Indexing in SQL Server 7.0/2000

  • I want to make sure I have this right about indexing...

    For tables that have a clustered index: A non-clustered index is used to search down to the clustered index key. Then, using the clustered key, a completely new search must be performed on the clustered index to get to the data. Is this right so far?

    Now to search a clustered index, is it true that when the index search hits the leaf page (i.e. data), it will start at the logically first matching record in the chain, then it must sequentially search forward until finding an exact match. SQL Server tags non-unique cluster indexes with a "uniqueness" tag for this purpose.

    Hence, creating a clustered index with high density will be costly because non-clustered searches must sequentially search through "clusters" in the clustered index leaf pages.

    Do I have this right?

  • Hi

    Not quite (others please correct me!). The cluster index IS a b*tree index as the word "index" defines, but it also defines the storage of data in the table, hence data is stored ("clustered") around the key. The main benefit is the storage of data in the cluster, so you dont have to do another read to from the index leaf to the actual data as the leaf entry contains all the data.

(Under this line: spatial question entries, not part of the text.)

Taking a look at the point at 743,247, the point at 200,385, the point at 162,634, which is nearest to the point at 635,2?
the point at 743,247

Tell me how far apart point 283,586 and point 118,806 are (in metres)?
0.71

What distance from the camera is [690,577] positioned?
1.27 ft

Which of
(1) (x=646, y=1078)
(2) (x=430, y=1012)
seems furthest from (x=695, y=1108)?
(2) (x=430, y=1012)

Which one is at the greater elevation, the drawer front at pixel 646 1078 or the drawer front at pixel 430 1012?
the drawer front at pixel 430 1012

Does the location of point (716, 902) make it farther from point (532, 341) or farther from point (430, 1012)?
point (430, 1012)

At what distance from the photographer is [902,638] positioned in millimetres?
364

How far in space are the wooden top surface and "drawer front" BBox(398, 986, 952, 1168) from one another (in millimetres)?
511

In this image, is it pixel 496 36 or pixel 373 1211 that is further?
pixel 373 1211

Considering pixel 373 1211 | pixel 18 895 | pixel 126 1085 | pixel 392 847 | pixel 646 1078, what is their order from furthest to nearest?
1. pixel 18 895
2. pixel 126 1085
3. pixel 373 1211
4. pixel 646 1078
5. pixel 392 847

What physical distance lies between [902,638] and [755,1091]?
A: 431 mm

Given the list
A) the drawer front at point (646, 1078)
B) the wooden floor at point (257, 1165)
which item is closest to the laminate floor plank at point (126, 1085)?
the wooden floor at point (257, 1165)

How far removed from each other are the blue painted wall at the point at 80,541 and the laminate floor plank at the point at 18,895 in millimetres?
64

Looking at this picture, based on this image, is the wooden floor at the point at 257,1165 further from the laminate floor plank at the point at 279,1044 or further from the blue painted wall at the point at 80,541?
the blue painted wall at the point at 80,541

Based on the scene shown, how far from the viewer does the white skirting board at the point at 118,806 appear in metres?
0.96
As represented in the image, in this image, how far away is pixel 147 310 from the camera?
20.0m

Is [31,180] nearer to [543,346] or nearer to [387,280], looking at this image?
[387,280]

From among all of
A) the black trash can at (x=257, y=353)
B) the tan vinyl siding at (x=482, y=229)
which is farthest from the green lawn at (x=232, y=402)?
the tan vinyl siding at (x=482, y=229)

From what I understand, the leaf also stores a pointer to the next leaf in sequence for fast full table scans. Unlike other non-clustered indexes. As the clustered index defines the tables storage only 1 can be created against the table (so pick it carefully for maximum benefit).

    Also, dont expect all storage to be sequential.

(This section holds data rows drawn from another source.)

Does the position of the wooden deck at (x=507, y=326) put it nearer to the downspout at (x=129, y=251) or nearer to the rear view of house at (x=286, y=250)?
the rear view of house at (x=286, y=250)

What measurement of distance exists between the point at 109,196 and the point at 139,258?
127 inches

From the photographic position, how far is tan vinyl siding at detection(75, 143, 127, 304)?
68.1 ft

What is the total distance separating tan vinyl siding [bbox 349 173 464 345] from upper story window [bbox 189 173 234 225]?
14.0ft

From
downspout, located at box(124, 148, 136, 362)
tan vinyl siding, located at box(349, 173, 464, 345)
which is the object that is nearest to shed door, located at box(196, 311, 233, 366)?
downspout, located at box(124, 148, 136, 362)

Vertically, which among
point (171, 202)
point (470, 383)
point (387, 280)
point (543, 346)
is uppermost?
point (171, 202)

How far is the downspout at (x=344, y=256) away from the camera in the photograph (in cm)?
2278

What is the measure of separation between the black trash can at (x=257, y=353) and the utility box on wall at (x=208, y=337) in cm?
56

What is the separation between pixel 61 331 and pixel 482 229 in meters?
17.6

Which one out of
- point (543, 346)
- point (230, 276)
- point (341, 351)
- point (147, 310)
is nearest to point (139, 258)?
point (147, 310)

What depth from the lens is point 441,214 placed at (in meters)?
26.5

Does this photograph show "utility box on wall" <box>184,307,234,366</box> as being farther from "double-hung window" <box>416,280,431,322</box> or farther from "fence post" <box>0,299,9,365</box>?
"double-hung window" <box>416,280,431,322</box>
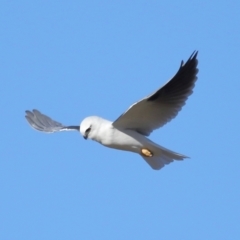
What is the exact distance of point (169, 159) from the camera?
1164 centimetres

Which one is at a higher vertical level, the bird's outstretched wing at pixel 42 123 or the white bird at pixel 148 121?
the bird's outstretched wing at pixel 42 123

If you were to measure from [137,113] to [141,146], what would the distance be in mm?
353

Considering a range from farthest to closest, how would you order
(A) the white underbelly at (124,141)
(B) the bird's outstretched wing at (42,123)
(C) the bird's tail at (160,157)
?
(B) the bird's outstretched wing at (42,123), (C) the bird's tail at (160,157), (A) the white underbelly at (124,141)

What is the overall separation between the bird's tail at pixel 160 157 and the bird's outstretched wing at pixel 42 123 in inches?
65.7

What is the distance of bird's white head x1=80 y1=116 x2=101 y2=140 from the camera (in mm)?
11328

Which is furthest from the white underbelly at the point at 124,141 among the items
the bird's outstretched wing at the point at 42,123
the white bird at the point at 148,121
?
the bird's outstretched wing at the point at 42,123

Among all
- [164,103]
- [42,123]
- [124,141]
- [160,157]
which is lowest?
[160,157]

    In the end, multiple index scans is only required if it really needs it, and creating a single cluster index on a table with no other indexes doesnt magically create another index in the back-ground.

    Cheers

    Chris


    Chris Kempster
    www.chriskempster.com
    Author of "SQL Server Backup, Recovery & Troubleshooting"
    Author of "SQL Server 2k for the Oracle DBA"

  • Hi there

    I just read a short paragraph from a performance tuning book by England. He basically says what you stated and I can see your point now. Basically, as the cluster index "is/defines" the storage of the table, a non-cluster index will then result in a series of reads on the non-cluster then even more reads down the cluster index to locate the data.

    I am not sure if this is correct though. I cant believe that this would happen. Surely the lookup from the non-clustered b*tree index at the leaf will point directly to the data and NOT the top of the clustered index (in ALL cases)..

    Can anyone enlighten me?

    Cheers

    Chris


    Chris Kempster
    www.chriskempster.com
    Author of "SQL Server Backup, Recovery & Troubleshooting"
    Author of "SQL Server 2k for the Oracle DBA"

  • The clusteered index is the key. Now in SQL 2000, the storage changed slightly for performance, but whether you search the clustered key (essentially data) or search the data, there isn't a difference. The real benefits of the clustered key are when you search for a range of data using the clustered key. If you have a non-clustered key that diverges widely from the ordering of the clustered key, there is nothing that will help that. Of course, not having a clustered key also will not help that.

    Steve Jones

    steve@dkranch.net

  • Steve - yep, no problem there, but when I search a non-clustered index and get the the leaf node, what does it point to? to start of the page in which the data is in, OR, the start of the clustered index (and scans again) ??

    Cheers

    Chris


    Chris Kempster
    www.chriskempster.com
    Author of "SQL Server Backup, Recovery & Troubleshooting"
    Author of "SQL Server 2k for the Oracle DBA"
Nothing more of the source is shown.